The atomic clocks that mark official time lose the equivalent of just 1 second every 200 million years. But metrologists are not satisfied. A more precise time standard might improve the navigation of spacecraft and help experimenters look for variations in fundamental constants that would signal new physics. So the push is on to replace current clocks, which are tuned to a specific microwave frequency, with even better clocks that exploit higher-frequency visible light.
In a paper out last month, a group of experts set up by the International Bureau of Weights and Measures (BIPM) in Sèvres, France, lays out a road map for the steps needed to redefine the unit of time—the metric second—in terms of optical radiation. Already, physicists at the National Institute of Standards and Technology (NIST) Boulder Laboratories in Colorado appear to have satisfied one of the road map's key requirements—a 100-fold improvement in accuracy over the best microwave clocks—using a pair of optical clocks.

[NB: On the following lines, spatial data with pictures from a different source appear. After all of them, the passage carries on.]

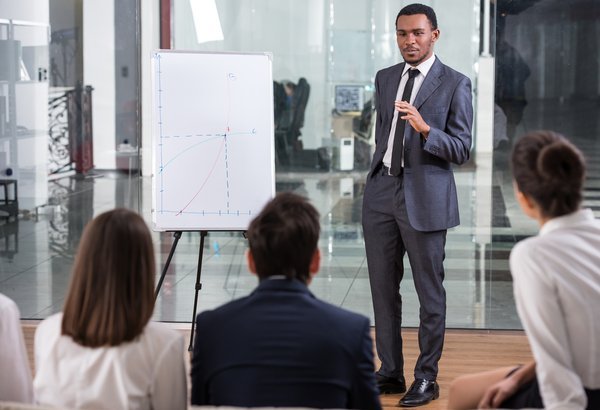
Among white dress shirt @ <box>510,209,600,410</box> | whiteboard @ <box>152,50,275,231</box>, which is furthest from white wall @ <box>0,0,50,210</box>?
white dress shirt @ <box>510,209,600,410</box>

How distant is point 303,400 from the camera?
2.14 meters

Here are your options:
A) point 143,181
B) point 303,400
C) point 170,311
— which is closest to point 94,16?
point 143,181

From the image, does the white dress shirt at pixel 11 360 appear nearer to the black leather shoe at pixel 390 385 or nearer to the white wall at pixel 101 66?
the black leather shoe at pixel 390 385

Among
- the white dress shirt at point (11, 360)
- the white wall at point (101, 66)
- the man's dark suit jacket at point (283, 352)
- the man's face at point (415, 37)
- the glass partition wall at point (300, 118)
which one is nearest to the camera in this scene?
the man's dark suit jacket at point (283, 352)

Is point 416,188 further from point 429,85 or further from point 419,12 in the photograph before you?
point 419,12

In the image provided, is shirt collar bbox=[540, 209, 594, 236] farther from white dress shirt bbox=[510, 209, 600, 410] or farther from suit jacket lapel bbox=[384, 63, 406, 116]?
suit jacket lapel bbox=[384, 63, 406, 116]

Clocks mark time by tracking a periodic action. A grandfather clock relies on the regular swings of a pendulum, and the original definition of the second was based on the length of a day as fixed by Earth's spin. Current atomic clocks depend on the oscillations of a microwave beam at the precise frequency needed to excite atoms of cesium-133 to a higher energy level. In 1967, the second was defined as 9,192,631,770 cycles of a beam tuned to the cesium standard. Today, the best cesium clocks have accuracies of 1.6 parts in 1016.
The frequency of visible light is about 100,000 times higher than that of microwaves, promising even more precision. However, the lasers needed to cool atoms and provide a stable reference at these frequencies are a challenge to build. Improvements in laser technology led BIPM a few years ago to begin reviewing the accuracy of optical clocks. On 14 February it published a paper in its journal, Metrologia, setting out five milestones that should be met before the second can be redefined based on visible light. And in unpublished work, Andrew Ludlow and colleagues at NIST appear to have reached the accuracy stipulated by BIPM's first milestone.
The NIST team operated two optical clocks, using several lasers to cool and trap a few thousand ytterbium atoms in an "optical lattice" and then excite a particular energy transition in those atoms. The researchers found that the two clocks ticked at the same rate to within 1.4 parts in 1018—just over 100 times better than the top cesium devices. "It would be the first time that two clocks of the same species have been shown to agree at that level," Ludlow says.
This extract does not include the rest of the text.